Trecho do texto:
* * * * *
CRISTÃO ENCONTRA OUTROS PERSONAGENS
    Subitamente aparecem-lhe Formalista e Hipocrisia, que dizem ser da terra da Vanglória, e dirigem-se ao Monte Sião em busca de louvores. Cristão os vira pular o muro que protege o caminho estreito, e pergunta-lhes se eles ignoram "que o que não entra pela porta do aprisco, mas por outra parte, é ladrão e salteador". Eles respondem :
    - O que importa é entrar no caminho; por onde se entra isso pouca importância tem. Tu entraste pela porta, nós pulamos o muro; mas o fato é que todos estamos no caminho, e não vemos nenhuma vantagem do teu lado.
    Cristão responde-lhes:
    - Vós sois salteadores. Estou certíssimo de que no fim da vossa viagem não sereis tidos na conta de homens de fé e de confiança. Entrastes sem a permissão do Senhor e saireis sem a sua misericórdia.
    Continuando sua viagem, Cristão depara-se com Timorato e Desconfiança, que abandonam, correndo, o caminho da Cidade Celestial, pois haviam encontrado dois leões. Quando Cristão já se está preparando para abandonar sua dificultosa viagem, desistindo de tudo, o porteiro do palácio, cujo nome era Vigilante, grita-lhe:
    - Tão poucas forças tens? Não temas os leões, porque se encontram acorrentados, e estão aí para provar a fé ou a incredulidade dos viajantes; passa pelo meio da estrada, e mal algum te acontecerá.


ENFRENTANDO O MONSTRO APOLIOM NO VALE DA HUMILHAÇÃO
    O Palácio Belo, que fora construído para servir de asilo e descanso para os viajantes, é habitado por Discrição, Prudência, Piedade e Caridade, que, após interrogarem Cristão, ceiam com ele. O quarto que lhe destinaram está situado no andar superior do palácio e chama-se Sala da Paz, e tem uma janela aberta para o Nascente.
* * * * *
Material fornecido:
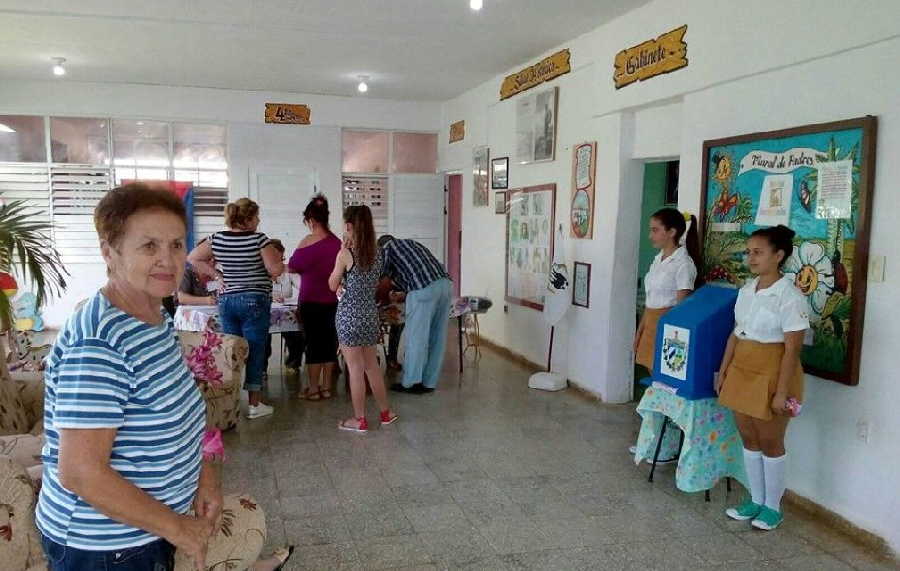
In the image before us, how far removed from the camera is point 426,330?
* * * * *
Tarefa proposta A:
No trecho sobre a viagem de Cristão, liste os nomes dos personagens, além de Cristão, que aparecem na seção intitulada "CRISTÃO ENCONTRA OUTROS PERSONAGENS".
Tarefa proposta B:
Escreva a continuação do trecho sobre a viagem de Cristão, começando logo depois da última frase apresentada.

Resposta esperada A:
Formalista, Hipocrisia, Timorato, Desconfiança e Vigilante.

Resposta esperada B:
    Pela manhã, após visitar algumas dependências do palácio, Cristão resolve partir. Antes, dão-lhe armas para que ele se defenda no caminho. Discrição, Piedade, Caridade e Prudência acompanham-no até se aproximarem do Vale da Humilhação, quando então se despedem. Cristão começa a descer, sozinho, o vale. Eis que de repente surge o terrível monstro Apoliom. Tem o corpo todo coberto de escamas, é dotado de asas de dragão, patas de urso e cabeça de leão. De sua boca saem fumaça e fogo. Trava-se entre eles um impressionante diálogo.
    Apoliom, que representa o próprio Satanás, pergunta porque Cristão abandonou os seus domínios. Cristão responde: "O teu serviço era tão pesado, e teu salário tão miserável, que mal dava para eu viver, porque o salário do pecado é a morte (Romanos 6.23)". Apoliom tenta então convencer Cristão a voltar a servi-lo, mas nada consegue. Após muito dialogarem, começam a lutar.
    - Vou arrancar-te a alma, diz Apoliom. Depois de longa batalha, Cristão fere Apoliom com sua espada de dois gumes - a Palavra de Deus -, e o inimigo foge.
    Após agradecer a Deus por aquela vitória, Cristão apressa-se a sair do Vale da Humilhação, mas eis que à sua frente se estende o Vale da Sombra da Morte. O caminho que conduz à Cidade Celestial passa por esse vale. Sobre ele pairam as tenebrosas nuvens da confusão, e a morte estende constantemente suas negras asas em toda a extensão do vale. O caminho está em trevas, e por isso Cristão caminha com dificuldade, ouvindo gritos e gemidos. Monstros e dragões rugem à sua volta.
    À margem direita daquele vale está o abismo profundo para o qual cegos têm guiado outros cegos no decorrer dos tempos. Cristão reconhece que a espada com que vencera Apoliom não lhe será suficiente para enfrentar todos os perigos que margeiam a estrada, e lança mão de outra arma, a oração. Através dela, pede a Deus: "Senhor, livra a minha alma!" Em alguns trechos da estrada, ele tem de caminhar cercado por terríveis chamas. "Caminharei na força do Senhor", diz Cristão, e avança cercado de demônios por todos os lados. Súbito, ouve alguém exclamar: "Ainda que eu andasse pelo vale da sombra da morte, não temeria mal algum, porque tu estás comigo" (Salmo 23.4). Aquelas palavras enchem-no de esperança e paz.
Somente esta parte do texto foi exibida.